为鉴定去除可的松对不同的细胞型的影响进行了差示细胞分析。从两个独立的供体的培养物中回收可的松(在第3周)表现出加强了非成熟的淋巴细胞和粒细胞(表2)。具体说来,成髓细胞和髓细胞表现出两倍的增长,而成淋巴细胞增长了50%。这一结果与可的松作为免疫抑制剂的结果相吻合。Differential cellular analysis was performed to identify the effect of cortisone removal on different cell types. Cortisone recovery (at week 3) from cultures of two independent donors was shown to boost immature lymphocytes and granulocytes (Table 2). Specifically, myeloblasts and myeloid cells showed a two-fold increase, while lymphoblasts increased by 50%. This result is consistent with that of cortisone as an immunosuppressant.

差示显示技术用于检测在含可的松和不含可的松的培养物中基因表达方式的不同,以鉴定与去除可的松相关的基因。含有或不含可的松的三维人骨髓培养物在第4周处死,提取黏附细胞的mRNA以分析差示显示的基因。图13确证了回收可的松导致不同的基因表达方式。在到目前所鉴定的基因中是血红素调节的起始fact 2α激酶基因。该基因是通过去除差示表达的基因片段(图13,682bp),再扩增,克隆,测序进行鉴定。血红素控制网织红细胞中的蛋白合成。血红素调节的真核起始因子2α(eIF-2α),也称为血红素调节抑制剂(HRI)在这一过程中起重要作用(59,60)。Differential display techniques were used to examine differences in gene expression patterns in cortisone-containing and cortisone-free cultures to identify genes associated with cortisone removal. Three-dimensional human bone marrow cultures with or without cortisone were sacrificed atweek 4, and mRNA from adherent cells was extracted for analysis of differentially revealed genes.
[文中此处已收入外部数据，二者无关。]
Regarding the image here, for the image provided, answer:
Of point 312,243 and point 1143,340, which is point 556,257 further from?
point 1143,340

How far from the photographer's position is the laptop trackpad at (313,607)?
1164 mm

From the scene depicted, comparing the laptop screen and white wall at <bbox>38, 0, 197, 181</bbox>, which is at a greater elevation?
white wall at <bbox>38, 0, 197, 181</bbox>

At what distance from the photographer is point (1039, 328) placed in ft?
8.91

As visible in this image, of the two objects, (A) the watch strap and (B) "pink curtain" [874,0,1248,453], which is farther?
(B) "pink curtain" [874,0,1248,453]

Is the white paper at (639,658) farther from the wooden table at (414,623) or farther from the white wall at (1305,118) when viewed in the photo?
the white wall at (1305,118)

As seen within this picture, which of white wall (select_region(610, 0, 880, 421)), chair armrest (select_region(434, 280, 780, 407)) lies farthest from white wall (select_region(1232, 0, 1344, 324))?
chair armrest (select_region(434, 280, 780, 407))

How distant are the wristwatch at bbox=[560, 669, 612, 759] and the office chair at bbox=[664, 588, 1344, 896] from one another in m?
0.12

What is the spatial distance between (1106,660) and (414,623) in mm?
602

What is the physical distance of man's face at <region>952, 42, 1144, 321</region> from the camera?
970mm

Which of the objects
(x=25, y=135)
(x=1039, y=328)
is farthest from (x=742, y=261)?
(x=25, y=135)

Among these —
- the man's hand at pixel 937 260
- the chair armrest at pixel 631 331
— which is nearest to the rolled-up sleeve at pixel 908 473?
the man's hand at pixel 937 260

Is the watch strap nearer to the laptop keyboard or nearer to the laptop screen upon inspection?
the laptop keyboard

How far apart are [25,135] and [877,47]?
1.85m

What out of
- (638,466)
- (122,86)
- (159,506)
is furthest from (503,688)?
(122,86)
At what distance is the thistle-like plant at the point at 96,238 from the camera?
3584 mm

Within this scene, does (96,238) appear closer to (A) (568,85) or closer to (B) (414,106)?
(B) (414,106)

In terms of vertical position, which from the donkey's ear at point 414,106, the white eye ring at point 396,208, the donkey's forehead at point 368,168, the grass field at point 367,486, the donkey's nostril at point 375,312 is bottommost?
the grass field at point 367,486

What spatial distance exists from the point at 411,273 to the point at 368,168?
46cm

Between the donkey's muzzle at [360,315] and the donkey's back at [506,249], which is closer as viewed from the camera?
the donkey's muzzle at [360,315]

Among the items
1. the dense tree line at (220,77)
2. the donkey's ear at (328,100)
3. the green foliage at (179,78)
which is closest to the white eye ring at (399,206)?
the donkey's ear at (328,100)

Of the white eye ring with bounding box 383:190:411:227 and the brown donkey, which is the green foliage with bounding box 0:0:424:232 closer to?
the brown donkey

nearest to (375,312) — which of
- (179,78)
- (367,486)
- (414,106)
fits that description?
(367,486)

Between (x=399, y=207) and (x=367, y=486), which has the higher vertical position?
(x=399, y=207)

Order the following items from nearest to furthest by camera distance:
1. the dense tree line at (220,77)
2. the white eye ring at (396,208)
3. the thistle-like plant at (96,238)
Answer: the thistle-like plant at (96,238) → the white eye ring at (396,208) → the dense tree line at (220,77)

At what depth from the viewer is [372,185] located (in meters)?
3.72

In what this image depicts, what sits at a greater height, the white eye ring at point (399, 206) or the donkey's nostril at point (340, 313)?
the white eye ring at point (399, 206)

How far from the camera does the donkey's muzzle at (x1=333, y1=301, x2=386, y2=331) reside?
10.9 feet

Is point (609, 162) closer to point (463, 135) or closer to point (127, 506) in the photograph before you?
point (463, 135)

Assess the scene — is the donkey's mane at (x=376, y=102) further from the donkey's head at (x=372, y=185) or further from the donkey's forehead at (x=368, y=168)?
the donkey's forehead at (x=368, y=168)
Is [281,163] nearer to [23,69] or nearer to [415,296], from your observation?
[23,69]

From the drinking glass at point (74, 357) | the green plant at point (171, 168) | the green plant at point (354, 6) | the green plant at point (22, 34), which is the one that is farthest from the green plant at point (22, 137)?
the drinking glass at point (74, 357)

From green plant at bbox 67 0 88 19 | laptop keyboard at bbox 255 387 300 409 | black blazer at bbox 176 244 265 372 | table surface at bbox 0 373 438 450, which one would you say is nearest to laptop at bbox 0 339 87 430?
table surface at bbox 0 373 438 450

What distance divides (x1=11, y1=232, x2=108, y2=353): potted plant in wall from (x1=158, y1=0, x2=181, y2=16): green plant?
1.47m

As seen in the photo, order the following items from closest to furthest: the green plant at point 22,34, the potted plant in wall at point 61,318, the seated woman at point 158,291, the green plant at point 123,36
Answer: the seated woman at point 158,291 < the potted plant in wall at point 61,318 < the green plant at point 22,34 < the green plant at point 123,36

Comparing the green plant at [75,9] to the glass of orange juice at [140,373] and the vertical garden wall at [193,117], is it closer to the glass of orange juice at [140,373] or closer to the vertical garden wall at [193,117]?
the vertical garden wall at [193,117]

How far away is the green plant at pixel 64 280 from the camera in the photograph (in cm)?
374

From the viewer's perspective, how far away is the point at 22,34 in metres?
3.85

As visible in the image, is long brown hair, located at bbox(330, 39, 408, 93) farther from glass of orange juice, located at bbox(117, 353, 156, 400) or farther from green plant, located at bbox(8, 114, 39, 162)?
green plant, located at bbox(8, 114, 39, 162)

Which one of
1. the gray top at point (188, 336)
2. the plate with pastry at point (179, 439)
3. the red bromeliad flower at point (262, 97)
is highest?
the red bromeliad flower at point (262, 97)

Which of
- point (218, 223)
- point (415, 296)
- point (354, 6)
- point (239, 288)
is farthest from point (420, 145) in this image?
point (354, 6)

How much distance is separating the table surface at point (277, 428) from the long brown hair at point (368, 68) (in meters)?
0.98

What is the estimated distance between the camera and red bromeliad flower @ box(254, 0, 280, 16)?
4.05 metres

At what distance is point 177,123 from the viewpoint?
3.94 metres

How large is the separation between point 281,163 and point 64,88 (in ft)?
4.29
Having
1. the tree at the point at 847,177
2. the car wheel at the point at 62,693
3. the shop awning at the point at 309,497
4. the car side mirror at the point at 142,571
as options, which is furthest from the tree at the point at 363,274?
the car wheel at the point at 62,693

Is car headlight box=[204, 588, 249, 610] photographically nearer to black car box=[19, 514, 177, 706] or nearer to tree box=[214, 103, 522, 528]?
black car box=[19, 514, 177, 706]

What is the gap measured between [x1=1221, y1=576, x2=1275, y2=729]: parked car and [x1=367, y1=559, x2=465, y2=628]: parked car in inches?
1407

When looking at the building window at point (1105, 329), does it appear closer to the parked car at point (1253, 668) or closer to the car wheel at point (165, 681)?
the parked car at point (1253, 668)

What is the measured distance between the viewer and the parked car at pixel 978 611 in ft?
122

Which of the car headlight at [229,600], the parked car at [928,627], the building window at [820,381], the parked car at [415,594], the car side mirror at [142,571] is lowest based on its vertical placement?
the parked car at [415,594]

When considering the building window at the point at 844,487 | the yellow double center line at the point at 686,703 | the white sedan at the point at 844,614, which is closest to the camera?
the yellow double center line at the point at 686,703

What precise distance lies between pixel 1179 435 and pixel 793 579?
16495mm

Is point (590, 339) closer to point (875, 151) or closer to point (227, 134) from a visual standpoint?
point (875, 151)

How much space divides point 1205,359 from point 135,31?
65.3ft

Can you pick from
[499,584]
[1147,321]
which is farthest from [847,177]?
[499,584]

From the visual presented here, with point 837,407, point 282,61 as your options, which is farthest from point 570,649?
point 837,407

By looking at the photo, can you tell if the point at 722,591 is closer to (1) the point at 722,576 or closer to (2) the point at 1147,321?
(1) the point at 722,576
Figure 13 demonstrates that recovery of cortisone results in different gene expression patterns. Among the genes identified so far is the heme-regulated initiation fact 2α kinase gene. The gene was identified by removing the differentially expressed gene fragment (FIG. 13, 682bp), re-amplification, cloning, and sequencing. Heme controls protein synthesis in reticulocytes. Heme-regulated eukaryotic initiation factor 2α (eIF-2α), also known as heme-regulated inhibitor (HRI), plays an important role in this process (59, 60).

这些结果显示了可的松作为培养基的补充的重要性和其对造血细胞生成的作用。而且也说明三维生物反应器作为阐明调节剂,如可的松对造血细胞生成的作用。These results show the importance of cortisone as a medium supplement and its effect on hematopoietic cell production. It also illustrates the three-dimensional bioreactor as an elucidation of the effects of modulators, such as cortisone, on hematopoietic cell production.

                       实施例6Example 6

                     应用自体血浆autologous plasma

研究了用自体血浆代替动物血浆应用于培养基中。动物血清包含其可潜在的激活或抑制细胞分化和增殖的外源蛋白。自体血浆即可回避这一矛盾。但是其有限的来源相对于长期培养存在问题。因此,自体血浆的可行性通过检测两种浓度(5%和10%)的血浆进行了评价。研究了细胞产量和细胞分化。另外,表达CD19和CD3抗原后用流式细胞记数监控B-和T-细胞。The use of autologous plasma instead of animal plasma in culture medium was studied. Animal serum contains exogenous proteins which can potentially activate or inhibit cell differentiation and proliferation. Autologous plasma can avoid this contradiction. But its limited availability is problematic relative to long-term culture. Therefore, the feasibility of autologous plasma was evaluated by testing plasma at two concentrations (5% and 10%). Cell yield and cell differentiation were studied. In addition, B- and T-cells were monitored by flow cytometry after expression of CD19 and CD3 antigens.

三维培养物的细胞产生动力学表明与添加动物血清培养基相比,用自体血浆(在5%和10%)并不产生影响(图14)。对非成熟B细胞(CD19+)和T细胞(CD3+)的流式细胞记数分析表明含自体血浆的培养基比动物血浆的培养基更有利于支持淋巴细胞群(图15)。特别地,含10%自体血浆的培养物较对照培养物含有更多的非成熟B细胞(图34),特别是在第3周和第4周。最终差示细胞动力学分析确证了所观察到的自体血浆(特别是10%含量的培养物)加强了淋巴细胞群(图17a-17c)。The kinetics of cell production in three-dimensional cultures showed no effect with autologous plasma (at 5% and 10%) compared to medium supplemented with animal serum (Figure 14). Flow cytometry analysis of immature B cells (CD19+ ) and T cells (CD3+ ) showed that media containing autologous plasma favored the lymphocyte population more favorably than media containing animal plasma (Figure 15). In particular, cultures containing 10% autologous plasma contained more immature B cells than control cultures (Figure 34), especially atweeks 3 and 4. Final differential cell kinetic analysis confirmed the observed enhancement of lymphocyte populations by autologous plasma (particularly the 10% content culture) (Figures 17a-17c).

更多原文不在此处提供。